There are two types of lagoons treatment processes – anaerobic lagoon and aerated, or aerobic lagoons. Aerated lagoons are very common in the rural parts of the US and many other countries that are remotely located and isolated from access to large centralized wastewater treatment plants. Typically, these are 8-20 ft (2.5m – 6.0m) with 1-4 aeration cells and have a retention time of 20-40 days.

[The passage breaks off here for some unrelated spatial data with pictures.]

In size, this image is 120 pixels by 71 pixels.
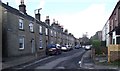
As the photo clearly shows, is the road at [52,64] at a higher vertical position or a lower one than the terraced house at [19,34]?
lower

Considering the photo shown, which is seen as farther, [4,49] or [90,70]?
Answer: [4,49]

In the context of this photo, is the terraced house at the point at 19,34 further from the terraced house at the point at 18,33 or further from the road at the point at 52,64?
the road at the point at 52,64

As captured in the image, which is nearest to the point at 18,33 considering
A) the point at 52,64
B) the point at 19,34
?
the point at 19,34

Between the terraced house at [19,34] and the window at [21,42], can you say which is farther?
the window at [21,42]

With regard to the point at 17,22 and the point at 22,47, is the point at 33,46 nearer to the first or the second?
the point at 22,47

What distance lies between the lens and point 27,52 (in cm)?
3531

The aerated lagoons have been traditionally designed and sized for BOD removal only. However, regulations are becoming more stringent and there are new requirements for nutrient control to avoid eutrophication, in addition to tighter discharge limits for BOD and TSS. This calls for limiting the concentration of ammonia-nitrogen and total nitrogen in the treated effluent. Most lagoons cannot meet these requirements within the existing capacity and footprint and require new infrastructure. Nitrification of ammonia is very sensitive to temperatures. At temperatures below 50°C, the rate of nitrification becomes extremely slow and requires large volume to carry out biochemical reactions. In many parts of the world, in winter lagoon temperatures drop close to freezing. At such low temperatures, in conventional suspended treatment processes, nitrification effectively ceases as lagoons cannot maintain sufficient temperatures. Headworks Integrated Treatment (HIT) system is a modularized, skid-mounted system for conducting decentralized treatment of wastewater. At the heart of the HIT package is Moving Bed Biological Reactors (ActiveCell™ MBBR) that carry out the treatment reactions
The MBBR technology used by Headworks is an integrated Treatment system with specially designed ActiveCell™ media for biofilm growth. The media grows biofilm on its internal surfaces, thereby protecting it from temperature shocks due to temperature drops. The MBBR maintains and regulates temperature so that the nitrification/denitrification steps are not adversely affected.